SOURCE:
-=-=-=-=-

September 6, 2005: The rally late last week has carried the S&P
to important short-term resistance but also locked in some bullish
divergences. This rally looks to be the beginning of the last wave up to
complete the entire post 2003 pattern. However if this is correct there
is little room for weakness this coming week. Long-term the evidence
continues to mount that the post 2003 counter trend rally is on
life support and that the next leg down in the post 2000 secular bear
market is close to unfolding. The bonds are stretched and sentiment has
weakened significantly. This implies that the recent rally is well past
its prime but a sell signal is still not in force so the potential that
the rally can extend needs to be respected. Gold has rallied to
important resistance with still excessive sentiment consistent with
important tops.
August 22, 2005: Our call for a lower low below the August 8 low
was satisfied last week. The potential for a bounce is in place very
short-term but we do not see any rally from current levels as more than a
correction of the recent decline to be followed by another leg down. In
either case, the market is in the late stages of the post 2003 rally and at
or near an important top. The rally in bonds is counter trend but does not
look complete. Sentiment in gold has reached excessive levels consistent
with important tops.
August 8, 2005: Very short-term the deep oversold condition can
support the possibility of a bounce. But that same deep oversold condition
also tells us that any bounce from here is temporary and part of a fairly
new short-term sell signal. On a longer-term basis the indicators continue
to deteriorate at a rate that fully confirms that the market is in the very,
very late stages of the post 2002 counter trend rally. The bonds are
oversold short-term and are in a position to rally. This rally should lead
to a failure and a move back below recent lows. Gold may have a bit more to
go over the near term in its rally but the evidence continues to point to
the rally as being the last wave of a counter trend pattern from February
July 25, 2005: Short-term the market can go
either way but the indicators do support a move to the downside. We do
not see any weakness from current levels as the beginning of an
important decline but only as a correction of the rally from July 7.
This should be followed by further gains as part of a more important
medium and long-term topping process. The bonds are in a position to
rally short-term but any rally from here will likely lead to a more
important medium-term top. Gold and the gold stocks should rally a bit
more short-term but within the confines of a medium and long-term
decline.

-=-=-=-=-

DATA SHOWN:
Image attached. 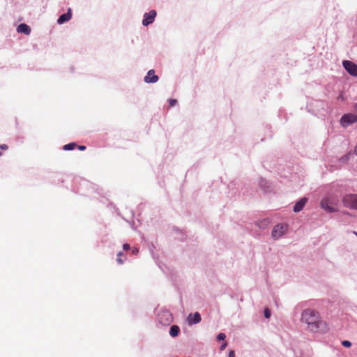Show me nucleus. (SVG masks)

-=-=-=-=-

TASKS FOR THIS EXERCISE:
1. According to the market commentary, what happened in the week before August 22, 2005 to the call for a lower low below the August 8 low?
2. Decide whether each statement agrees with the market commentary, and quote the words that decide it.
(a) The August 22, 2005 entry calls the rally in bonds counter trend.
(b) The September 6, 2005 entry says a sell signal is in force.
(c) The July 25, 2005 entry treats weakness from current levels as the start of an important decline.
3. Translate this sentence from the market commentary into Spanish: "The bonds are stretched and sentiment has weakened significantly."

ANSWERS FOR THIS EXERCISE:
1. The call was satisfied that week.

2.
(a) Yes: "The rally in bonds is counter trend but does not look complete."
(b) No: "a sell signal is still not in force"
(c) No: "We do not see any weakness from current levels as the beginning of an important decline"

3. Los bonos están sobreextendidos y el sentimiento se ha debilitado considerablemente.